Last week, a mini social media storm blew up when the Vatican announced a new Twitter account for the Pope. The Pope! On Twitter!
Christian observers were mostly rather grumpy. The Pope was ignoring all the advice of the how-to-use-social-media-in-church books and not following anyone back, and broadcasting worthy comments instead of getting into chatty conversations with strangers. It all sounded dangerously like a vicarbot. Elisabeth Drescher even dismissed the whole project as a kind of marketing: “ministry without meaningful engagement is merely a form of advertising.”
Well, the Pope has now been on Twitter for a week. So how’s it going?
Actually, it seems to be going pretty well. The Pope’s English-language account (@pontifex) now has 1.2 million followers, almost all signed up in the first few days. His first message was retweeted more than 62,000 times. No big surprise there – Twitter sent one of their own members of staff to help the Pope work out what to say.

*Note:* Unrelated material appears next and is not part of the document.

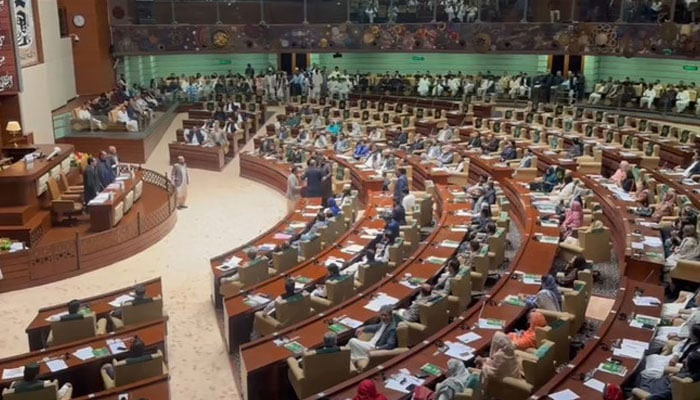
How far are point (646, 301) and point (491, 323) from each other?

The Pope has sent nine tweets, and three of those were questions – so he hasn’t just been broadcasting messages. He’s also advertised #askpontifex, promising to respond to a few questions sent to that hashtag. Paul Tighe (Secretary for the Pontifical Council for Social Communications) has been saying all the things that social media gurus say about engagement and listening and going-where-the-people-are, too.

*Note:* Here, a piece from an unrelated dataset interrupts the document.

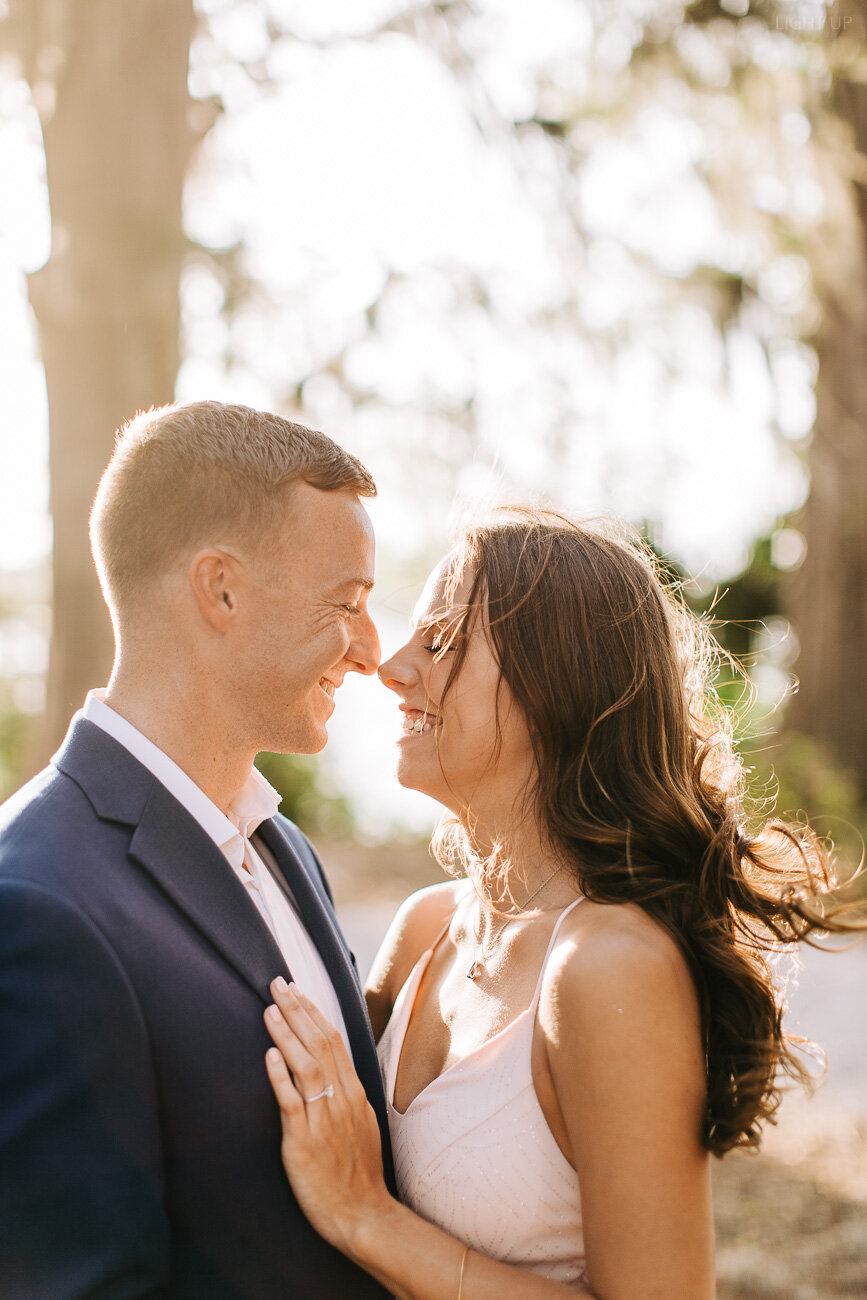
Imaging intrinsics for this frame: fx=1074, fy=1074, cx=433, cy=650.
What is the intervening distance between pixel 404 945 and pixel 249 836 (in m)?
0.65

Here’s a funny thing, though: those three questions have been the *least* popular messages the Pope has sent. They get favourited and retweeted far less frequently. And the #askpontifex campaign has been a disaster – check it now, and all you see are insulting messages attacking the Pope’s record on social issues. Going “interactive” looks like a bad idea.
But interactivity and engagement are not the only things you can do on Twitter, despite everything the social media gurus like to say. Twitter is a tool for sending short messages to anyone who signs up to receive them, and it’s also a tool for collecting messages from all the people you want to listen to. That’s it. There’s no rule book that says you absolutely must use Twitter in one specific way.
If we look around on Twitter, some really amazing accounts aren’t conversational at all. My favourite is @realtimeWWII, an account which is live-tweeting the entire Second World War day-by-day for six years. That account is based on brilliant research and it’s constantly being updated, but it isn’t about conversation, and it’s not really an account I’d retweet either. @realtimeWWII is a kind of history that couldn’t work in any other medium, because it’s all about time – you hear that a new bombing raid has been launched, and you have to wait for hours to find out, in real time, what happens next. You couldn’t print that in a book, because you would lose the rhythm and anticipation that makes it special. “Twitter drama” accounts like @Natwivity work in a similar way, sending out updates every few hours to narrate the Christmas story in real time.
Twitter storytelling reminds us that social media can be used in many ways. We all need to work out what our personal goals are, and then decide how the tools of social media can be used to achieve those goals. If you want people to think you’re friendly and approachable, start having conversations – but other users of Twitter may have different ambitions.
Can the Pope benefit from using Twitter as a broadcast medium? Absolutely. As lots of religious leaders have discovered, there are plenty of people on Twitter who enjoy receiving messages that are uplifting or challenging or funny or thought-provoking. Positive, inspirational messages have been a huge success on social media, including Twitter and Facebook. If you follow Joyce Meyer or Max Lucado, you know you’ll find something uplifting in your Twitter feed every few hours – and it will probably be something uncontroversial that you can pass on to your own followers, too.
Even better, when a message like this is sent out by the Pope or the Dalai Lama you connect directly to that person, cutting out all the bishops/priests/journalists who normally come between a faith celebrity and their audience. Who wouldn’t want that?
Does that mean your church should start broadcasting on Twitter instead of chatting to people? Well, maybe not. If you think there’s a big audience out there longing to hear your latest aphorism, it might be worth a try – but the more you talk about Christian stuff, in conversation or in broadcast mode, the more you guarantee that only Christians will be listening. You need to work out what kind of connection you want and who you want to connect to, and figure out for yourself how social media can help you achieve that goal.
What do you think? Is the Vatican wasting its time?